= Kevin Johnson (ventriloquist) =

American entertainer

Kevin Johnson (born June 7, 1970) is a professional ventriloquist, comedian, and magician.

== Biography ==
Born in Colorado, Kevin has been a ventriloquist nearly all his life. Kevin started ventriloquism when he was nine years old, after his parents gave him a pull-string dummy for Christmas. Having no formal training, he taught himself the art of ventriloquism over a 4-year period. He developed his technique from parrots. It intrigued him that parrots could speak so clearly without the use of lips. Kevin later re-learned how to speak all together with the use of his tongue and his throat. Kevin was introduced to the stage by his grandfather Harley Noles, who performed magic shows throughout Colorado. He told Kevin, “If you get good enough, you can open for my show.” At the age of 13, he performed in his grandfather's show with a 5-minute act with a wooden puppet (Raymond), that his grandfather made for him.

During his college days, Johnson taught and entertained youth at a local church where he found a receptive audience for his humor. Upon graduation from college in El Cajon, California, Johnson started performing at the San Diego Zoo in 1994. He then auditioned at Legoland California to pursue his art full-time, and in February 1999, Johnson got the spot and was performing three to four 20-minute shows each day at the Legoland Playtown Theater. Legoland California nominated him for the Big E Awards through IAAPA and won the honor of “Best Male Performer” in 2004 and 2006. Kevin is the only known performer to be recognized twice. IAAPA is the International Association of Amusement Parks and Attractions, and includes attractions from over 90 countries.
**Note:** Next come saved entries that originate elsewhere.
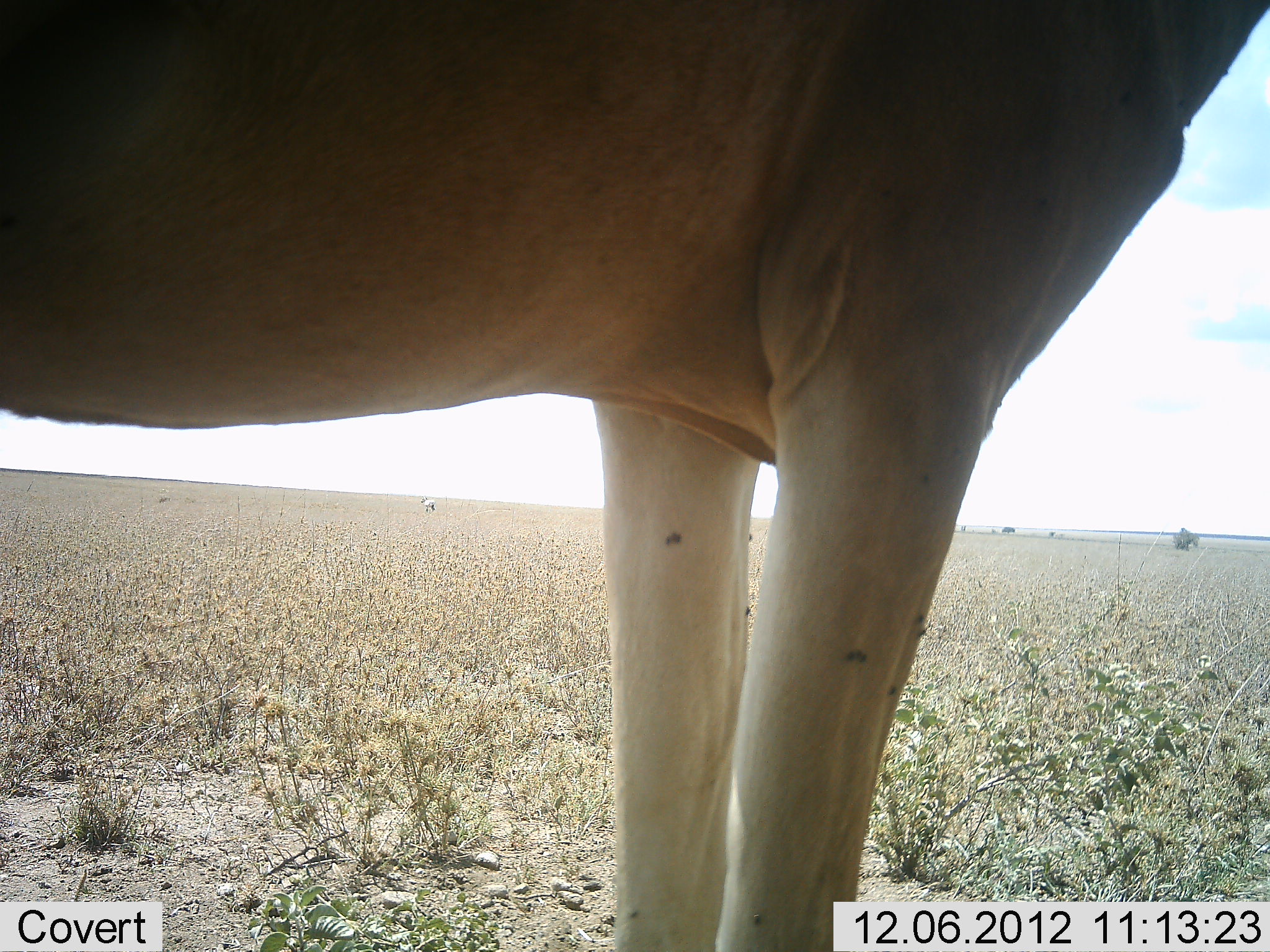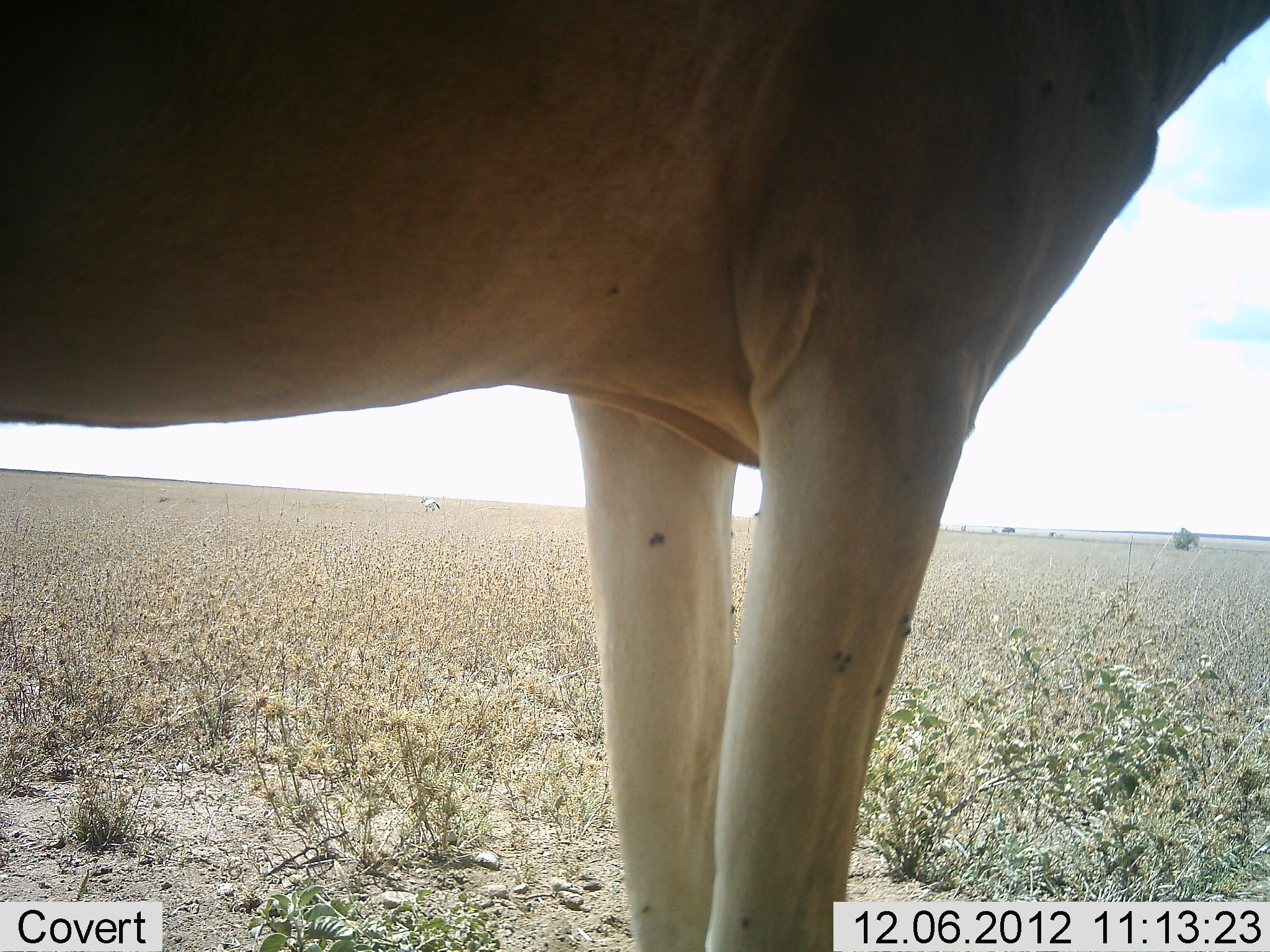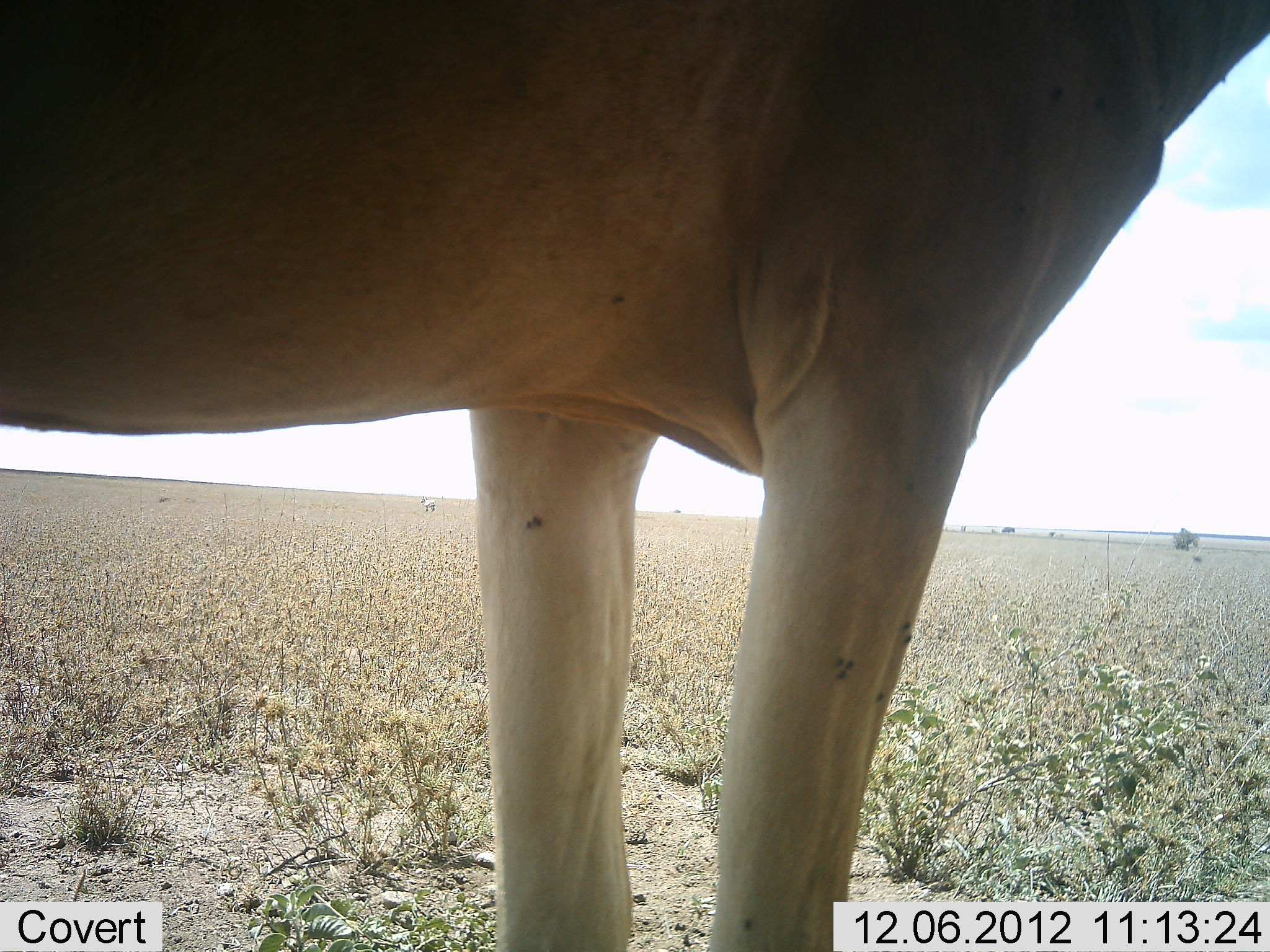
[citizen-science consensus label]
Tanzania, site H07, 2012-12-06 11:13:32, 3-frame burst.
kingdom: Animalia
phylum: Chordata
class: Mammalia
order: Artiodactyla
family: Bovidae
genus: Alcelaphus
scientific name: Alcelaphus buselaphus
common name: hartebeest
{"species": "hartebeest (Alcelaphus buselaphus)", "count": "1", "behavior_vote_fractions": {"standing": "100%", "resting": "0%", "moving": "0%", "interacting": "0%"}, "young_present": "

Kevin is mostly recognized from his 2006 appearance on NBC’s primetime show America's Got Talent. He performed his signature "Godzilla Theater" performance, during which his voice and the voices of his puppets are out of synchronization with their mouth movements. He had developed a different version of his performance specifically for the semi-finals, in which he also exchanges voices with his puppets and simulates echos, but didn't get enough audience votes to advance to the finals.

In February 2007, Kevin appeared on the Late Show with David Letterman for the show's second "Ventriloquist Week". Starting in 2008, Johnson has started doing shows on board the Disney Cruise Line ship, "The Disney Magic." These shows last about 45 minutes and feature Clyde and Matilda, along with another puppet that is much more human like, whose name is Harley.
He has recently finished a nine-year run at San Diego's Legoland California Theme Park where he performed 8,824 shows. He is currently performing during the Summer Nights at Busch Gardens Tampa. Kevin also performs every Tuesday at the Lawrence Welk Resort in Escondido, California, performing a 40-minute show alongside magician Anthony the Magic in a show entitled "The Comedy and Magic Show".

=== Clyde and Matilda ===
Clyde and Matilda are his signature puppets. In 1983, Johnson was introduced to Clyde the Buzzard in his native state of Colorado, and performed his first "real" show with his grandfather. Nearly 10 years later, in 1991, Kevin was introduced to Matilda the Cockatoo. After adding Matilda to Clyde he performed as a trio.

==Family==
Johnson is married and lives in nearby Temecula with his wife Cherie and their five children.